Whether you suffer from a milk allergy or intolerance or have revisited plant-based milk alternatives due to health or ethical reasons, there is no denying that the dairy-free (or freefrom) market is on the rise. Tesco have supplied us with soya and rice milk as a part of their own-brand & freefrom food range for a while now (years and years even!), but our food preferences have influenced their food production just that one step further! They now stock their shelves with their own-brand almond milk! Stumbling upon this during our weekly shopping trip was a happy accident indeed. 🙂

Many companies offer almond milk these days, but it’s great to see major supermarkets finally producing their own!

Tesco offer both an unsweetened and sweetened UHT version, which is perfect as not everyone has refrigerator space for four or five cartons of milk (well, particularly those that meal prep and/or eat an abundance of fruits and vegetables- us included)! Additionally, they also sell a fresh version, but it’s sweetened.

 

 

So, how does it compare to other leading brands…

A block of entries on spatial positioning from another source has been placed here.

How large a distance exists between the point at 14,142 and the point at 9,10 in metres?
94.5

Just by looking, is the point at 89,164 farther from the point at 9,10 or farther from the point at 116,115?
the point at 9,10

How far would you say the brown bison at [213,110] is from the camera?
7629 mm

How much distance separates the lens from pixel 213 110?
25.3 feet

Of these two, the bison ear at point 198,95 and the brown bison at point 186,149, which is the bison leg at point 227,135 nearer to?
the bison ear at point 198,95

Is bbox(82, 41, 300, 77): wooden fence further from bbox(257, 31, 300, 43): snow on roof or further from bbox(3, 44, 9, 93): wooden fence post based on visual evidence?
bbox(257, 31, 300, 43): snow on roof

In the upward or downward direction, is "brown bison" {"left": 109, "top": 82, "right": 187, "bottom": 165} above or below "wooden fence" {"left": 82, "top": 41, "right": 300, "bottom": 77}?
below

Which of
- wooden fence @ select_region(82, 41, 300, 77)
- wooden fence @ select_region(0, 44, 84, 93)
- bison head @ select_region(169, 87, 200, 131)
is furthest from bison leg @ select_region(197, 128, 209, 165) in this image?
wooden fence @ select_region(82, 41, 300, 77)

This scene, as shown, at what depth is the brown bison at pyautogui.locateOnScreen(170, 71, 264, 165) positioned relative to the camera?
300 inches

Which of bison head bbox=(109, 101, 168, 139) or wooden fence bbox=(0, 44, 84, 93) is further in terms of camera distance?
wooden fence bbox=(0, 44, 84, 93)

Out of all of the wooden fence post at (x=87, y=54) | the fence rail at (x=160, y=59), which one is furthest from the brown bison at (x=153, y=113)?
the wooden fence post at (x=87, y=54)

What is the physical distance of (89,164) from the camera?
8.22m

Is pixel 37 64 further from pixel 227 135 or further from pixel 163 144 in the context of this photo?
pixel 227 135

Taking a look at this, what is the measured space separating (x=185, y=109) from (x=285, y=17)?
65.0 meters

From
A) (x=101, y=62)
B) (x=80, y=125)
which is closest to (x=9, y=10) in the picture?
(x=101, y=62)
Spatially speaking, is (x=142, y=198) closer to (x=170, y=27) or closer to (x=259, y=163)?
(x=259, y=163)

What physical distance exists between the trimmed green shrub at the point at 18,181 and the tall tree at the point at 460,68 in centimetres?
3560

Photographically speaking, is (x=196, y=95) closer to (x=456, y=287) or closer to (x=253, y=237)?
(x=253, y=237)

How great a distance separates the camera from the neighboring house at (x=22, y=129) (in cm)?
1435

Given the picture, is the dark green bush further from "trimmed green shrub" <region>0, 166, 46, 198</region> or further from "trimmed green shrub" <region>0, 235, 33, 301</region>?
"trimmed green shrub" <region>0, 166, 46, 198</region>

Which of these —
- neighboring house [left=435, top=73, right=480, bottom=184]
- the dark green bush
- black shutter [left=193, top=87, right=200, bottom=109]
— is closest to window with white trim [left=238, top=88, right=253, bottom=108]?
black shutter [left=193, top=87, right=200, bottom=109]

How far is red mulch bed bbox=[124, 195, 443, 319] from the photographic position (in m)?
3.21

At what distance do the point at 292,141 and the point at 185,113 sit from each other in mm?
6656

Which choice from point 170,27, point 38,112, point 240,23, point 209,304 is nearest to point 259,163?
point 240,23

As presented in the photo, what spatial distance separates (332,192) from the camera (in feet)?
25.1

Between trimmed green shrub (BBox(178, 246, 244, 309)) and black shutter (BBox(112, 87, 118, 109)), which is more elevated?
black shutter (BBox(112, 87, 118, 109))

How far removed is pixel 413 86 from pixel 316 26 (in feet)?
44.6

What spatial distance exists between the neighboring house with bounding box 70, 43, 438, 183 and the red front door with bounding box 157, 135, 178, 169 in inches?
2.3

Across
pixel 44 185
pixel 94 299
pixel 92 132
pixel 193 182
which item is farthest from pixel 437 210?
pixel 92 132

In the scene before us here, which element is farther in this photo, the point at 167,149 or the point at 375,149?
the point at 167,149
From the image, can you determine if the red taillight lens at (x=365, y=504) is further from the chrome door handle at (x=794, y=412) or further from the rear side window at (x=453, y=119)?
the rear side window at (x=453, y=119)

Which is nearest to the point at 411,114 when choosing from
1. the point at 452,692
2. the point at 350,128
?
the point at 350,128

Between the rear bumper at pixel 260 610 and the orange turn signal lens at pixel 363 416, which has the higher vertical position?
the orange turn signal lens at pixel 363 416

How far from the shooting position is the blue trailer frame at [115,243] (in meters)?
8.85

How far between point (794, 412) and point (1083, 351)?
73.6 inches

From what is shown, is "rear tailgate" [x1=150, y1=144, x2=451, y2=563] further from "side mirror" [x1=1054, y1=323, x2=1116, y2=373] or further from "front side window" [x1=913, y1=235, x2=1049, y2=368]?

…well in this instance we have compared it to ‘Alpro’!

 

Ingredients & Nutritional Info

Tesco

Alpro

 

The Facts…

Personally, we would always opt for buying unsweetened milks!

    • Both milks contain 2% almonds, which isn’t really a lot when you think about it! In fact, almonds are listed as the second ingredient to water! Maybe it’s about time we all start to make our own?!
    • Per 100ml/:
      »They are both low in calories; Tesco’s is slightly higher but it’s negligible.
      »They are both low in sugar (not surprisingly!) and salt; Tesco has slightly less salt but again the quantity is negligible.
      »They both have the same quantity of protein and fats.
      »Tesco’s version has slightly more carbohydrates, but that’s because it’s third ingredient is added ‘maltodextrin’ (which we discuss shortly).
  • They both use the same thickening agents: ‘Gellan Gum’ and ‘Carob Gum’ (which is also known as ‘Locust Bean Gum’; E410).(¹)
  • They both fortify their milks with: Calcium, Vitamins D, B2 and B12; their quantities vary ever so very slightly, but not enough for it to be a deciding factor over it’s product quality.
  • Tesco does not fortify it’s milk with Vitamin E, but Alpro does; unlike B12, Vitamin E is found naturally in numerous plant-based food items, e.g. avocados, wheat germ, vegetable oils and nuts,(²) so this is not by any means a travesty!
  • Obviously they are both dairy-free and ‘vegan’, but also gluten and wheat free.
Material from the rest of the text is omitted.